June 22nd, 2008
Saudi Arabia, the world’s biggest oil exporter, plans to raise production for a third-straight month in July and make further increases as needed to curb record prices.
This is a great news for the whole world. The more production, the lesser the cost. Saudi should lift up their production so that it will bring back to normal. I don’t know the reason behind a low production of oil.
All I know is that the demand and consumption have increase that the supply cannot produce what the world needs.
June 19th, 2008
China, one of the second oil consumer nation, seen unexpectedly petrol and diesel prices by at least 17 per cent and more power tariffs trains action energy, potentially at the origin of inflation.
The record price increase, the first since November, may facilitate the loss of refining in China Petroleum & Chemical Corp. and China Petrochemical Co. were forced to sell at a loss fuels. The company has increased shares in Hong Kong on trade.
June 19th, 2008
It’s really devastating for me not to drive most of the time anymore. I am saving money from gasoline and I can’t do what I am doing before. I would rather stay home because of the soaring prices of gas.
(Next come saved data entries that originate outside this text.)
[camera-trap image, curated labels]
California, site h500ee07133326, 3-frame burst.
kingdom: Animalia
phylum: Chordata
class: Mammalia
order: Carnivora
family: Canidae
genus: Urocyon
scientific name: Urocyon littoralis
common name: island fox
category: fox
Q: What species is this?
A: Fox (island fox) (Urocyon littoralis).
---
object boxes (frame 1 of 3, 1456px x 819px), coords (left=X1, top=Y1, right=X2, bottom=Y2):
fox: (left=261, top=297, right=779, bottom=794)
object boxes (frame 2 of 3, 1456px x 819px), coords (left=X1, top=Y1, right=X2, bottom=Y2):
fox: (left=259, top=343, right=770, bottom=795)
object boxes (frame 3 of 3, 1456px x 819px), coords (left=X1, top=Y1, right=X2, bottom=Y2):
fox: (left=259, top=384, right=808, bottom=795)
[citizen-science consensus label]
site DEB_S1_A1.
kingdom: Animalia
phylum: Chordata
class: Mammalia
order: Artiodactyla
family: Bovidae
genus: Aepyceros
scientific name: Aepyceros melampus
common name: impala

Hopefully they will give solutions. Hopefully they will produce more oil and our country will find a way to find an alternative for oil. Will there any be chance?
June 16th, 2008
Could turning on the oil spigot put an end to the huge run in the price of oil? Don’t bet on it.
Oil-producing countries are already pumping at full throttle, and there isn’t a lot of spare production capacity that could meaningfully affect global prices.
Over the weekend, Saudi Arabia said it will boost its oil output by 200,000 barrels a day. Despite the promise of more supply, the price of oil spiked higher Monday morning.
The main reason: The added supply won’t be very great, and demand, especially from China and India, has shown little sign of slowing.
June 10th, 2008
Crude-oil futures climbed Tuesday to reclaim the $135-a-barrel level, rebounding after a steep decline in the previous session as traders weighed concerns about global production against expectations for a slowdown in demand.
“The familiar divide — higher on supply worries, lower on demand concerns — is setting the tone again,” said Michael Fitzpatrick, an analyst at MF Global, in a note to clients.
Crude oil for July delivery climbed as high as $137.98 a barrel in electronic trading on Globex. It’s pulled back a bit to trade at $135.34, up 99 cents on the New York Mercantile Exchange.
The secretary general of the Organization of the Petroleum Exporting Countries, Abdalla Salem el-Badri, told Reuters Tuesday at the Reuters Global Energy Summit that the record-high oil price was “unbearable” and “there is no shortage now and in the future.”
June 9th, 2008
U.S. investment bank Lehman Brothers Holdings (LEH.N: Quote, Profile, Research) raised $6 billion (3 billion pounds) to shore up capital and warned of a much steeper than expected quarterly loss, rattling investors, just as a rival completed a record fund-raising.
Lehman said it expects a loss of $2.8 billion for its second quarter after losses on trading and hedging. It plans to rebuild capital by offering shares and convertible preferred stock through public offerings, diluting the stakes of existing shareholders.
Shares in Wall Street’s smallest major investment bank tumbled nearly 13 percent, hitting a new intraday low since their plunge in mid-March on the day JPMorgan Chase & Co (JPM.N: Quote, Profile, Research) announced plans for an emergency rescue of Bear Stearns Cos Inc.